Since sharing the Gold Medal at the Cliburn Competition in 2009, Haochen Zhang has accumulated a choice discography – but nothing that prepares us for this stunning release. We’ve come, of course, to anticipate dazzling technical prowess from contest champions; but even with today’s heightened expectations, Zhang’s fingerwork, his varied articulation and his dynamic range (especially at the quiet end) stand out. The result is a performance of unusual focus. Even in the most overwrought passages, he not only seizes on details that normally coalesce into an accompanying clatter but also gives them musical significance: he draws melodic interest from bass lines usually heeded only for their harmonic function, gauges accents in a way that intensifies emotional undercurrents and shapes inner voices to generate rich dialogue in passages that often degenerate into harangues. Add to this his kaleidoscopic range of tone, from the succulence that opens ‘Paysage’ to the sleet grey of the ominous left-hand swirls in ‘Chasse-neige’, and the cycle consequently sounds more three-dimensional than ever – and, in programmatic passages, more pictorial, too. Who else so clearly brings out the hoofbeats of the horses in ‘Mazeppa’?
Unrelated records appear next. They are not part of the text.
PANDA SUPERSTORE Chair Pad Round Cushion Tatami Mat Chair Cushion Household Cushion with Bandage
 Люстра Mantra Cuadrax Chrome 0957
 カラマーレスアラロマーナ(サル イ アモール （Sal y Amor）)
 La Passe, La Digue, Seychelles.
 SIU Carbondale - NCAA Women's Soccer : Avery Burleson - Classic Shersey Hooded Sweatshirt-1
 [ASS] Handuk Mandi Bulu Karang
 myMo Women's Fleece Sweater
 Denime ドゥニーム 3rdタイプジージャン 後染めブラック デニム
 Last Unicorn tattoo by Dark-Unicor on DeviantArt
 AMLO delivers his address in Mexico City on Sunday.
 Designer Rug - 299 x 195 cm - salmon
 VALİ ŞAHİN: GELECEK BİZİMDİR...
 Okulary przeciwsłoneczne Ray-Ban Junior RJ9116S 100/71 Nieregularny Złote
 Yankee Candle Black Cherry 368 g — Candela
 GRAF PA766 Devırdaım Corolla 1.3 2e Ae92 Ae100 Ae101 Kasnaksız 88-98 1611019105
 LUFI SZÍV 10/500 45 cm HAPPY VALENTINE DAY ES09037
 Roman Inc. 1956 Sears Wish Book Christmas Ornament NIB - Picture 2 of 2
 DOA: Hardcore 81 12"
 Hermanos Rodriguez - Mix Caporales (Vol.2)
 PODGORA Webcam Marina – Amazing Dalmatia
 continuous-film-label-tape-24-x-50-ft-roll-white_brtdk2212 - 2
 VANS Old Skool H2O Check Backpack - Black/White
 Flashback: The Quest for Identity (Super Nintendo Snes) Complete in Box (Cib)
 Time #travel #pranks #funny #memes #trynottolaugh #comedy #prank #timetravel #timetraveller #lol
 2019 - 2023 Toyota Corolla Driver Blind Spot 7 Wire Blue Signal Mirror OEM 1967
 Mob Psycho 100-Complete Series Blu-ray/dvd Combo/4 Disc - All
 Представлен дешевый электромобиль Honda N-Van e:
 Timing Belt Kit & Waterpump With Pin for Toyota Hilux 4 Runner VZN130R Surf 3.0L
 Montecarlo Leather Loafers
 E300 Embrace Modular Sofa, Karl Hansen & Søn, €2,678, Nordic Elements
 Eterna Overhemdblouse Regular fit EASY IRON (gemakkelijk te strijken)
Even more impressive than Zhang’s virtuosity is his quicksilver imagination. In most accounts of this score – including the newest, Yuncham Lim’s excellent debut – the first few études give listeners the general drift of the performance to come. Not so here. Zhang displays a protean persona; he can be as angular as Kemal Gekić, as plush and patient as late Bolet, as feral as Berman (his 1958 Melodiya recording – 2/76). Besides its astonishing delicacy and clarity, his ‘Feux-follets’ is notable for its rhythmic playfulness, as he expertly tosses in dabs of rubato and subtle lurches that coax out its whimsicality. But it’s followed by a ‘Vision’ so stern and hard-hearted that it takes you up short. Similarly, Zhang’s ‘Eroica’, as slow overall as any you’ll find, leads into a ‘Wilde Jagd’ so fleet you can scarcely believe it.

Most arresting of all, though, is Zhang’s willingness to take interpretative risks. Sometimes breathtaking local decisions (for example, the long pause before the final chord of ‘Chasse-neige’) leave you stunned. Sometimes a whole piece takes on a striking cast (his dreamy ‘Ricordanza’, floated with daring flexibility throughout, has moments where time seems suspended). Yet his control of musical architecture is so assured that the interventions, on whatever scale, never turn precious.

In sum, these Transcendental Études stand up to any – and stand well above most. BIS’s exceptional engineering doesn’t hurt, either. No lover of Liszt, or of 19th-century piano repertoire more generally, can afford to miss it.